## Task data
---*---
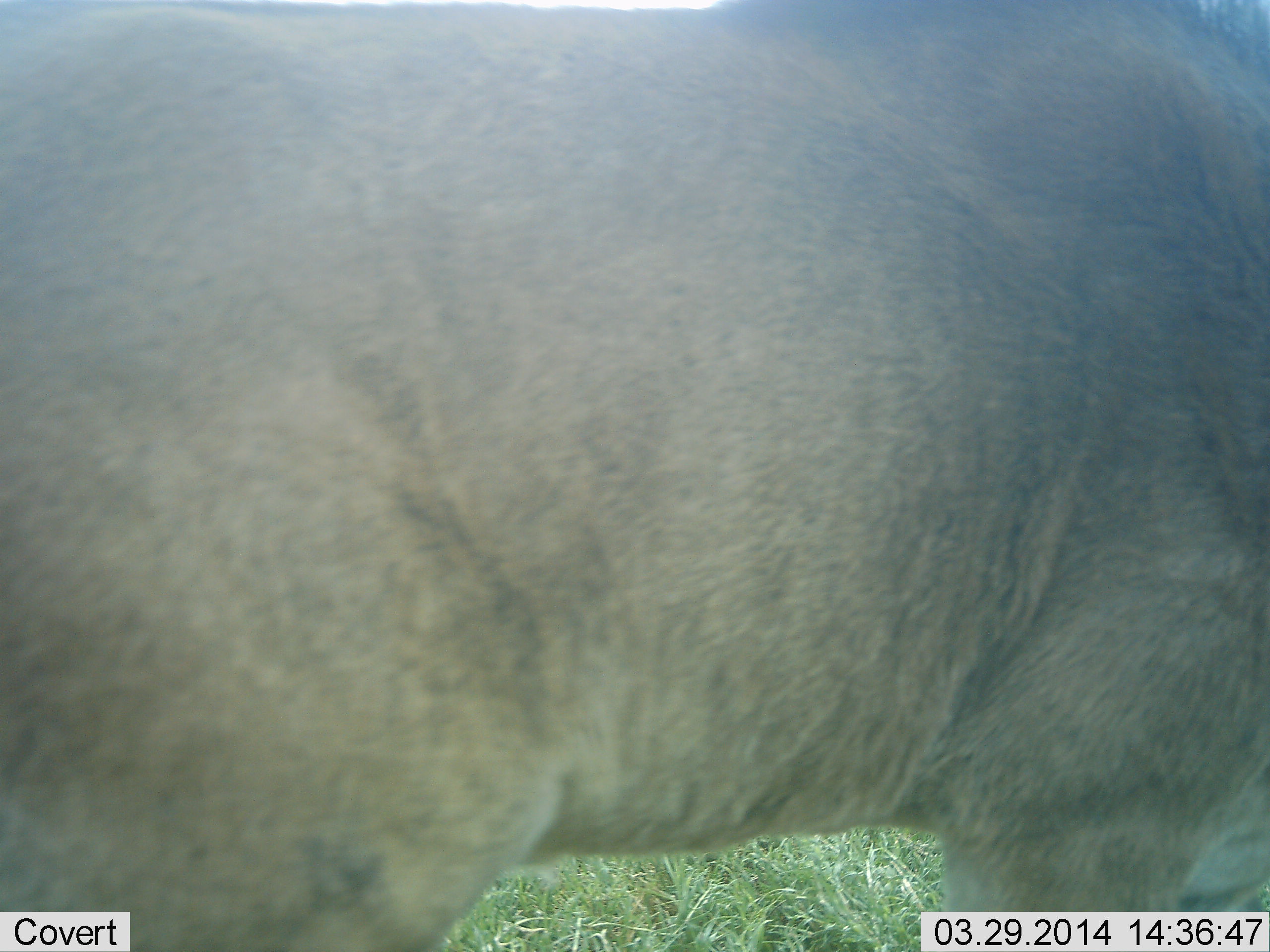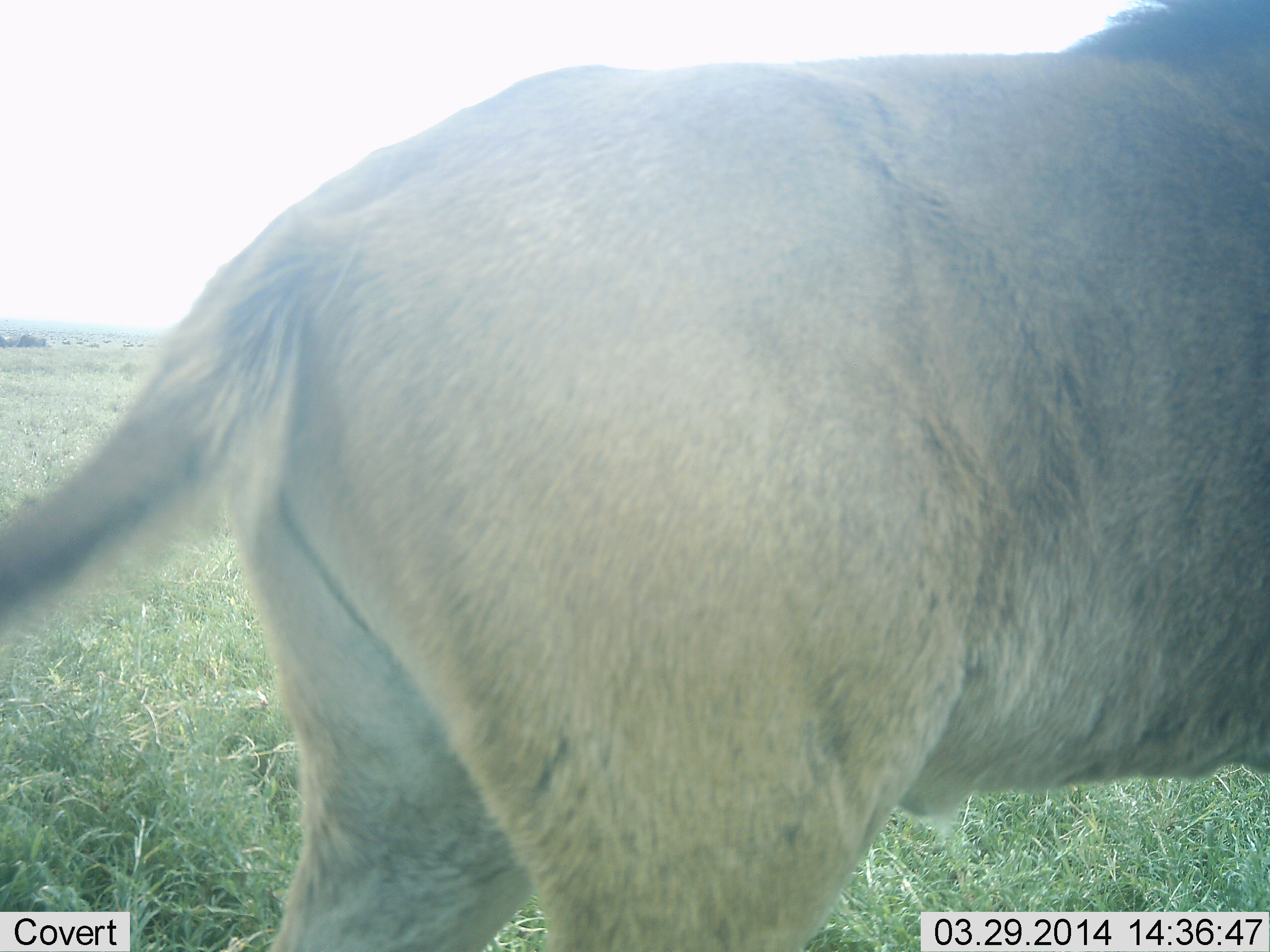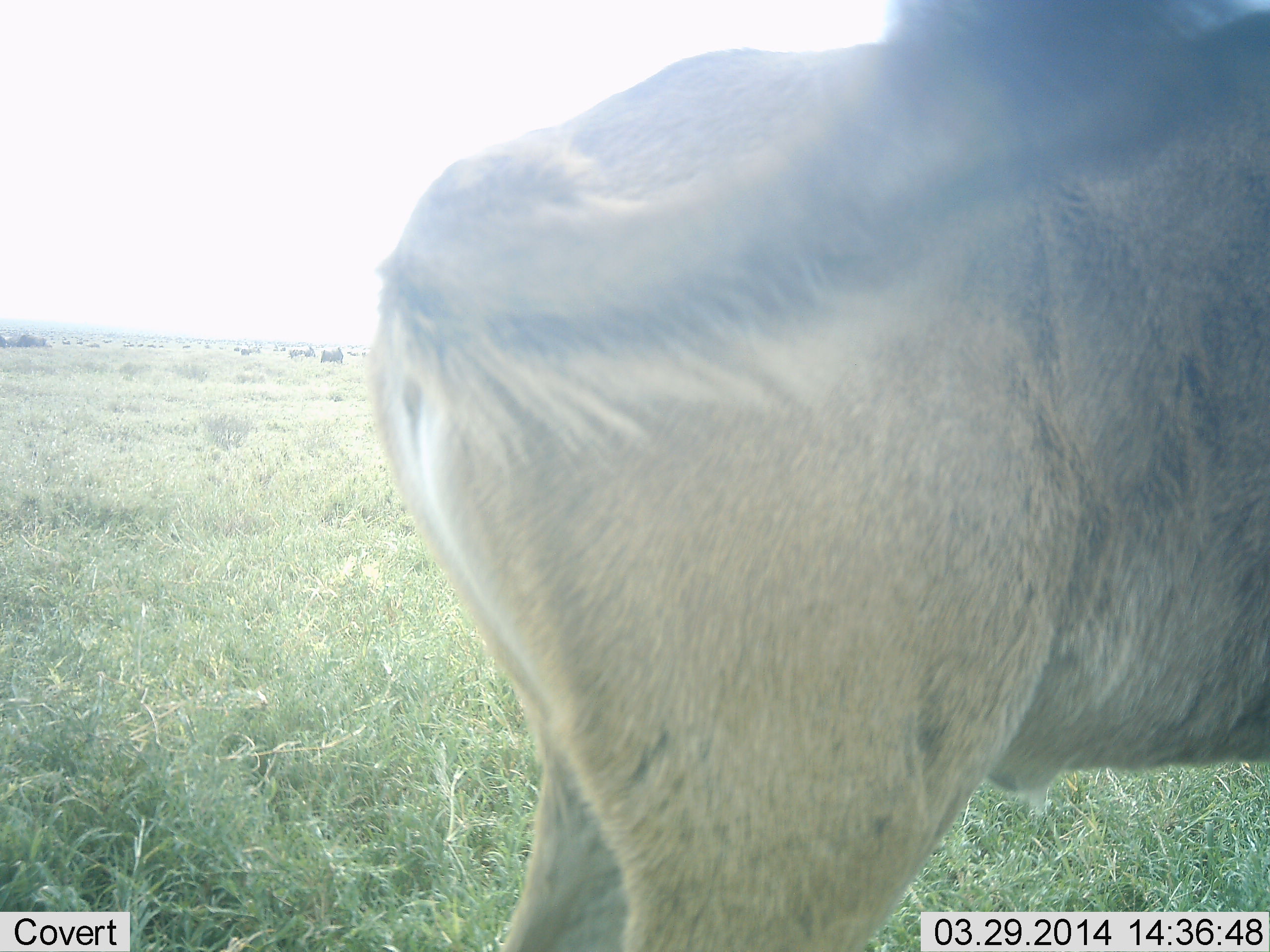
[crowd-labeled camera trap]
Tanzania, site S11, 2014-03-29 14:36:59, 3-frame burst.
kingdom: Animalia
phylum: Chordata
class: Mammalia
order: Carnivora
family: Felidae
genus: Panthera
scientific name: Panthera leo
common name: lion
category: lionmale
Lionmale (lion) (Panthera leo), count 1. Behavior (volunteer vote fractions): standing 50%, resting 0%, moving 60%, interacting 0%. Young present (vote fraction): 0%. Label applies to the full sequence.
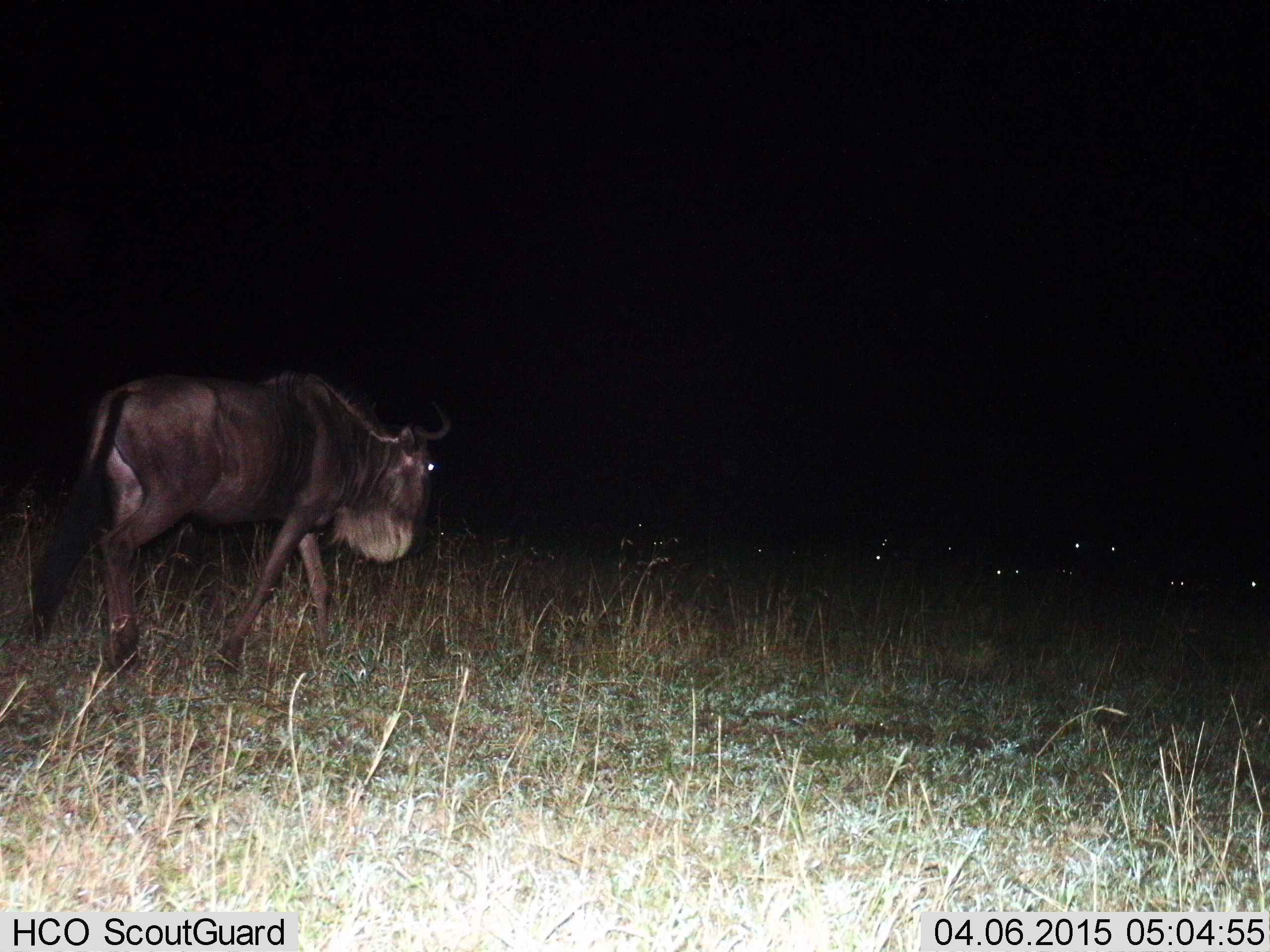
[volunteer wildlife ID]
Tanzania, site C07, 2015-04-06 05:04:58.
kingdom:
---*---
## The problem
Anywhere the listing shows the word "Tanzania", copy the full line.

## Response to the exercise
Tanzania, site S11, 2014-03-29 14:36:59, 3-frame burst.
Tanzania, site C07, 2015-04-06 05:04:58.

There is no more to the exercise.